Menggunakan Sutrah Dalam Salat, Bagaimana Tuntunannya?
foto: life.indozone
UM Surabaya

*) Oleh: Dr Zainuddin MZ, Lc, MA
Ketua Lajnah Tarjih Majelis Tarjih dan Tajdid PWM Jawa Timur

Assalamualaikum warahmatullahi wabarakatuh

Saya dapat kiriman video katanya dari teman-teman salafi yang di dalamnya ada tata cara salat dengan menggunakan sutrah. Sampai-sampai ada orang sedang duduk yang dijadikan sutrah salatnya.

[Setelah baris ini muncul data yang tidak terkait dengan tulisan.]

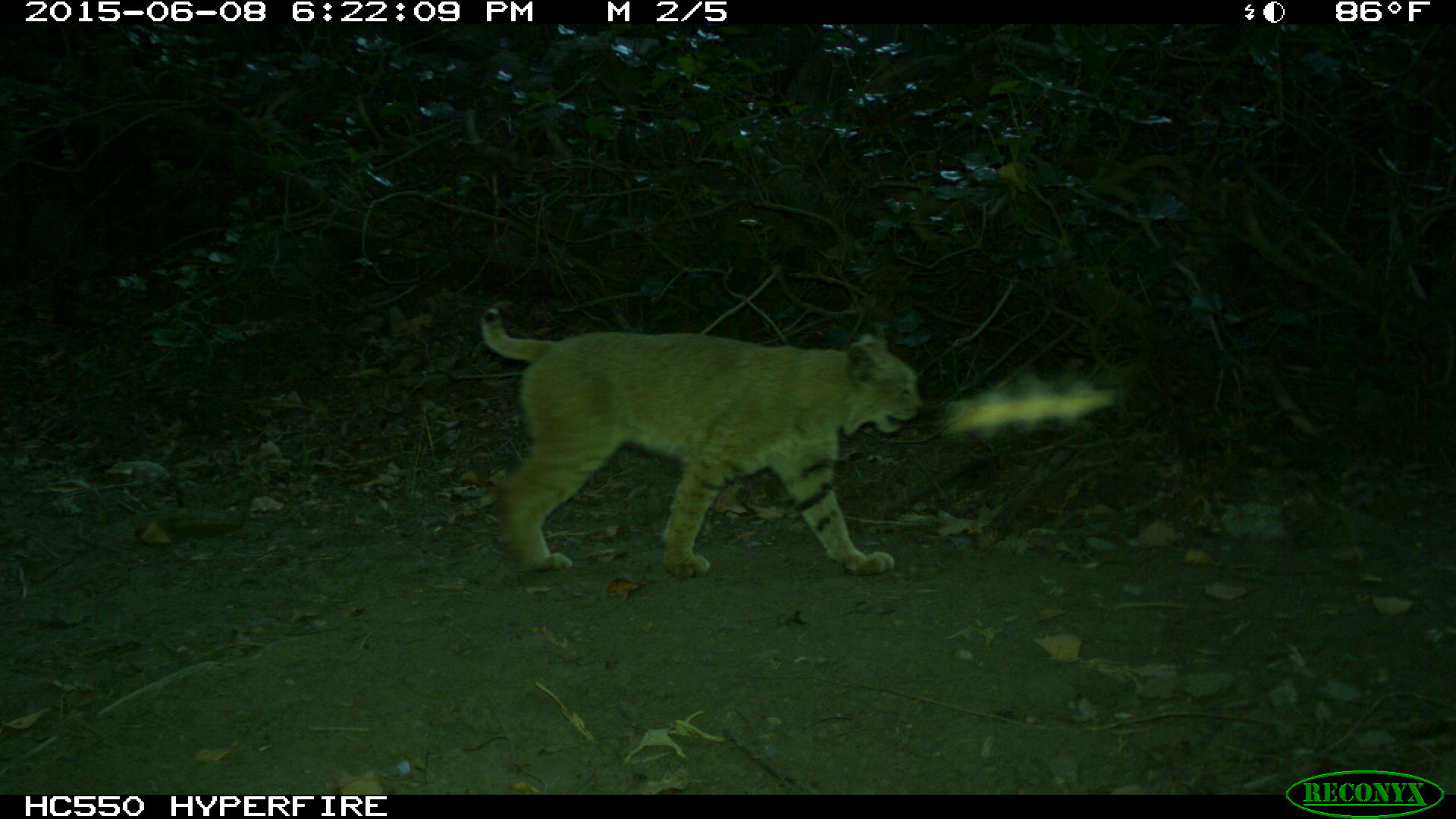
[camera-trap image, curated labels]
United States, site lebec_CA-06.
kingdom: Animalia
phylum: Chordata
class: Mammalia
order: Carnivora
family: Felidae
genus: Lynx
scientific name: Lynx rufus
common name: bobcat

Ketika orang yang duduk tersebut pergi meninggalkan tempatnya, maka sambil salat ia pun berjalan-jalan mencari orang duduk lain untuk dijadikan sutrah salatnya. Lalu bagaimana tuntunan yang sebenarnya?

Dalam bedah buku empat puluh empat kesalahan dalam salat juga ada penjelasan, bahwa dibuatnya sutrah itu bukan hanya untuk kepentingan manusia, namun juga menjaga diri dari setan. Mohon penjelasan ustaz?

Hamba Allah, Surabaya

Waalaikum salam warahmatullahhi wabarokatuh

Pengertian Sutrah

Sutrah dari kata “satara” berarti “penutup, selubung, penyembunyian, rahasia, samar, pelindung, proteksi, penyaring atau penghalang”.

Dalam konteks salat tentunya dimaksudkan adanya sesuatu yang dapat menjaga seseorang melintasinya sehingga tidak memutus pelaksanaan salatnya.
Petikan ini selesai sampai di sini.